RECORDS FOR THIS EXERCISE:
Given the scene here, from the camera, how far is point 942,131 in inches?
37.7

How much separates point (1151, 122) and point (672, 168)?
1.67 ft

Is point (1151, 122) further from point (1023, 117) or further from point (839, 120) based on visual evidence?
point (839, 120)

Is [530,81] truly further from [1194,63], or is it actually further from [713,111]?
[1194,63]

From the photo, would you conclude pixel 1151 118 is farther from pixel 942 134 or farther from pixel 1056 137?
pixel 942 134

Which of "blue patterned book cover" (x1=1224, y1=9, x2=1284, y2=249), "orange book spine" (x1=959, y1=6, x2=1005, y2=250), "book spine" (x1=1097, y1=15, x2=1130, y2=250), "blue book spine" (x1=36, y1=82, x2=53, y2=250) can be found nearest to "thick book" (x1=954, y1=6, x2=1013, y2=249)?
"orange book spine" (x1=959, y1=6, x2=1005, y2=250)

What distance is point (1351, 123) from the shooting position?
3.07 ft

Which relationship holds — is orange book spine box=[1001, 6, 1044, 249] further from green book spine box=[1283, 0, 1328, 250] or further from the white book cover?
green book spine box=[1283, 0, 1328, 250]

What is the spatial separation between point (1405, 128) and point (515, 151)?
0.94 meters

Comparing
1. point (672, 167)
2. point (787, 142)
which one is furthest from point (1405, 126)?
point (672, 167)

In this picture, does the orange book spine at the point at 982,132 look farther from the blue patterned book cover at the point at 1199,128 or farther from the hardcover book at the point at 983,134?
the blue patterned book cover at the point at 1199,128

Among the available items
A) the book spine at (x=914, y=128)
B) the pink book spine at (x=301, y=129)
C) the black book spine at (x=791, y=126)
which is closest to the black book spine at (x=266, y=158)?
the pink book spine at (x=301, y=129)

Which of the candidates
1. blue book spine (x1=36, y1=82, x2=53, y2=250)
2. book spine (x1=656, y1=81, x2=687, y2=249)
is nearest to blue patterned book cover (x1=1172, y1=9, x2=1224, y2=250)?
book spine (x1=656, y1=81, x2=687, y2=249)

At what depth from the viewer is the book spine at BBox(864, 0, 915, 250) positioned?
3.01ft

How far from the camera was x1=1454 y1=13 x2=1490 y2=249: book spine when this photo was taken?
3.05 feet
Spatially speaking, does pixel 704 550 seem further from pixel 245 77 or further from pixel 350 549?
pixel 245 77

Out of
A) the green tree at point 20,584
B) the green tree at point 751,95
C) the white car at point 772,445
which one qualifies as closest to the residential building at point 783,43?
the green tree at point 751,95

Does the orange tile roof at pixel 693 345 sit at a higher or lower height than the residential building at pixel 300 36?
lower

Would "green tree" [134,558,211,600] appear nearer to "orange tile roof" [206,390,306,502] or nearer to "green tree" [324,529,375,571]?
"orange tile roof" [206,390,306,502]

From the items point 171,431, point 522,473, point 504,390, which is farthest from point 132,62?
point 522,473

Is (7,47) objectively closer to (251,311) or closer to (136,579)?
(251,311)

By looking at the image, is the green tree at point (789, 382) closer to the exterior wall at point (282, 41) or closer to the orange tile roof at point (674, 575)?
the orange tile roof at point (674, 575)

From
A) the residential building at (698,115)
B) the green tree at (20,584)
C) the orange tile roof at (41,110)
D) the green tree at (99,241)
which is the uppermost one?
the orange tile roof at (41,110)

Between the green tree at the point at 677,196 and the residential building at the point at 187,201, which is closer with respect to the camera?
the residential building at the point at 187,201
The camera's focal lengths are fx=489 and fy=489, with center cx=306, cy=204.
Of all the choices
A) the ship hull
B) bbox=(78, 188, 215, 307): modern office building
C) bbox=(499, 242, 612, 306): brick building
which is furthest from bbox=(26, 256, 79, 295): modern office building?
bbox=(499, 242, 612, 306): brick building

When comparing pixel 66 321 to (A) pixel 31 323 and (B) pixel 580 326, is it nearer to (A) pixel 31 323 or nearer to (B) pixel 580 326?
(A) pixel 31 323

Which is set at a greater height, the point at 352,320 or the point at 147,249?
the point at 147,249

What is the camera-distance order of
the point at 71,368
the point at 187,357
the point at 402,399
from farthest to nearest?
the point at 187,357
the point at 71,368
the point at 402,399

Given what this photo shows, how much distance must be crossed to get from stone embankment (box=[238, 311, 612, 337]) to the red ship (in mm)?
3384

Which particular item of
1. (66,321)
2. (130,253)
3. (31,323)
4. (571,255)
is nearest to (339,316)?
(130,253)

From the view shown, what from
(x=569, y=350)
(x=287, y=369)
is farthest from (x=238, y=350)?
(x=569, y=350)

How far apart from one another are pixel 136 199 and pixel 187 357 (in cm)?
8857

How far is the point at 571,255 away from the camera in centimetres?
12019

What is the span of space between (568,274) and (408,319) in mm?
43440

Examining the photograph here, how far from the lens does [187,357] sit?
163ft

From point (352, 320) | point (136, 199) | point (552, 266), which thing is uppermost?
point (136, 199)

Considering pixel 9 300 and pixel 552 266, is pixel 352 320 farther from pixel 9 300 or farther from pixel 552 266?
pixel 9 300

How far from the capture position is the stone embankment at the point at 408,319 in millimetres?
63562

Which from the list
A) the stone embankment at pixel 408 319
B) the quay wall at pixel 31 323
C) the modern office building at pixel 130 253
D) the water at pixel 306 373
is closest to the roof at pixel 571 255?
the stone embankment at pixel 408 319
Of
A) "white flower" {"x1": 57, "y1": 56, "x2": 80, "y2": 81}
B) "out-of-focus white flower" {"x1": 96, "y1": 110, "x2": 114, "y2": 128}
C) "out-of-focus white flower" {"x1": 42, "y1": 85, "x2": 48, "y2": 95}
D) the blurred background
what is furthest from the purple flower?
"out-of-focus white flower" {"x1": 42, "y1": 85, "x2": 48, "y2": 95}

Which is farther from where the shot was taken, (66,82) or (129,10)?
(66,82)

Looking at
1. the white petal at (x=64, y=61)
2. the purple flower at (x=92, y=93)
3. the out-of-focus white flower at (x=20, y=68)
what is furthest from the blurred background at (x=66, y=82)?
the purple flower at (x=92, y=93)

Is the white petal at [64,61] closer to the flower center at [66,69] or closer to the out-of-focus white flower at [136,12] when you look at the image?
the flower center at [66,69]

EXERCISE GOAL:
Print out the whole listing exactly as it appears.

TASK ANSWER:
Given the scene here, from the camera, how far is point 942,131 in inches?
37.7

How much separates point (1151, 122) and point (672, 168)?
1.67 ft

Is point (1151, 122) further from point (1023, 117) or further from point (839, 120) based on visual evidence?
point (839, 120)

Is [530,81] truly further from [1194,63], or is it actually further from [713,111]?
[1194,63]

From the photo, would you conclude pixel 1151 118 is farther from pixel 942 134 or farther from pixel 1056 137?
pixel 942 134

Which of "blue patterned book cover" (x1=1224, y1=9, x2=1284, y2=249), "orange book spine" (x1=959, y1=6, x2=1005, y2=250), "book spine" (x1=1097, y1=15, x2=1130, y2=250), "blue book spine" (x1=36, y1=82, x2=53, y2=250) can be found nearest to "thick book" (x1=954, y1=6, x2=1013, y2=249)?
"orange book spine" (x1=959, y1=6, x2=1005, y2=250)

What distance is point (1351, 123) from the shooting position?
3.07 ft

Which relationship holds — is orange book spine box=[1001, 6, 1044, 249] further from green book spine box=[1283, 0, 1328, 250] or further from the white book cover?
green book spine box=[1283, 0, 1328, 250]

What is the spatial separation between point (1405, 128) and point (515, 151)?
0.94 meters

Comparing
1. point (672, 167)
2. point (787, 142)
which one is furthest from point (1405, 126)?
point (672, 167)

In this picture, does the orange book spine at the point at 982,132 look farther from the blue patterned book cover at the point at 1199,128 or farther from the hardcover book at the point at 983,134?
the blue patterned book cover at the point at 1199,128

Among the available items
A) the book spine at (x=914, y=128)
B) the pink book spine at (x=301, y=129)
C) the black book spine at (x=791, y=126)
which is closest to the black book spine at (x=266, y=158)?
the pink book spine at (x=301, y=129)

Which of the candidates
1. blue book spine (x1=36, y1=82, x2=53, y2=250)
2. book spine (x1=656, y1=81, x2=687, y2=249)
is nearest to blue patterned book cover (x1=1172, y1=9, x2=1224, y2=250)?
book spine (x1=656, y1=81, x2=687, y2=249)

At what depth from the viewer is the book spine at BBox(864, 0, 915, 250) positioned?
3.01ft

How far from the camera was x1=1454 y1=13 x2=1490 y2=249: book spine when this photo was taken?
3.05 feet
Spatially speaking, does pixel 704 550 seem further from pixel 245 77 or further from pixel 350 549?
pixel 245 77

Out of
A) the green tree at point 20,584
B) the green tree at point 751,95
C) the white car at point 772,445
which one qualifies as closest to the residential building at point 783,43?
the green tree at point 751,95

Does the orange tile roof at pixel 693 345 sit at a higher or lower height than the residential building at pixel 300 36?
lower

Would "green tree" [134,558,211,600] appear nearer to "orange tile roof" [206,390,306,502] or nearer to "green tree" [324,529,375,571]?
"orange tile roof" [206,390,306,502]

From the items point 171,431, point 522,473, point 504,390, which is farthest from point 132,62?
point 522,473

Is (7,47) objectively closer to (251,311) or closer to (136,579)?
(251,311)

By looking at the image, is the green tree at point (789, 382) closer to the exterior wall at point (282, 41) or closer to the orange tile roof at point (674, 575)?
the orange tile roof at point (674, 575)

From
A) the residential building at (698,115)
B) the green tree at (20,584)
C) the orange tile roof at (41,110)
D) the green tree at (99,241)
which is the uppermost one?
the orange tile roof at (41,110)

Between the green tree at the point at 677,196 and the residential building at the point at 187,201, which is closer with respect to the camera?
the residential building at the point at 187,201
The camera's focal lengths are fx=489 and fy=489, with center cx=306, cy=204.
Of all the choices
A) the ship hull
B) bbox=(78, 188, 215, 307): modern office building
C) bbox=(499, 242, 612, 306): brick building
which is furthest from bbox=(26, 256, 79, 295): modern office building?
bbox=(499, 242, 612, 306): brick building

When comparing pixel 66 321 to (A) pixel 31 323 and (B) pixel 580 326, is it nearer to (A) pixel 31 323 or nearer to (B) pixel 580 326?
(A) pixel 31 323

Which is set at a greater height, the point at 352,320 or the point at 147,249?
the point at 147,249

What is the camera-distance order of
the point at 71,368
the point at 187,357
the point at 402,399
from farthest to nearest?
the point at 187,357
the point at 71,368
the point at 402,399

Given what this photo shows, how much distance must be crossed to get from stone embankment (box=[238, 311, 612, 337]) to the red ship (in mm)?
3384

Which particular item of
1. (66,321)
2. (130,253)
3. (31,323)
4. (571,255)
is nearest to (339,316)?
(130,253)

From the view shown, what from
(x=569, y=350)
(x=287, y=369)
is farthest from (x=238, y=350)?
(x=569, y=350)

How far apart from one another are pixel 136 199 and pixel 187 357 (in cm)?
8857

How far is the point at 571,255 away from the camera in centimetres?
12019

What is the span of space between (568,274) and (408,319) in mm?
43440

Examining the photograph here, how far from the lens does [187,357] sit?
163ft

From point (352, 320) | point (136, 199) | point (552, 266), which thing is uppermost?
point (136, 199)

Considering pixel 9 300 and pixel 552 266, is pixel 352 320 farther from pixel 9 300 or farther from pixel 552 266?
pixel 9 300

How far from the capture position is the stone embankment at the point at 408,319 in millimetres?
63562

Which from the list
A) the stone embankment at pixel 408 319
B) the quay wall at pixel 31 323
C) the modern office building at pixel 130 253
D) the water at pixel 306 373
is closest to the roof at pixel 571 255?
the stone embankment at pixel 408 319
Of
A) "white flower" {"x1": 57, "y1": 56, "x2": 80, "y2": 81}
B) "out-of-focus white flower" {"x1": 96, "y1": 110, "x2": 114, "y2": 128}
C) "out-of-focus white flower" {"x1": 42, "y1": 85, "x2": 48, "y2": 95}
D) the blurred background
what is furthest from the purple flower?
"out-of-focus white flower" {"x1": 42, "y1": 85, "x2": 48, "y2": 95}

Which is farther from where the shot was taken, (66,82) or (129,10)?
(66,82)

Looking at
1. the white petal at (x=64, y=61)
2. the purple flower at (x=92, y=93)
3. the out-of-focus white flower at (x=20, y=68)
what is furthest from the blurred background at (x=66, y=82)?
the purple flower at (x=92, y=93)

Is the white petal at [64,61] closer to the flower center at [66,69] or closer to the out-of-focus white flower at [136,12] when you look at the image?
the flower center at [66,69]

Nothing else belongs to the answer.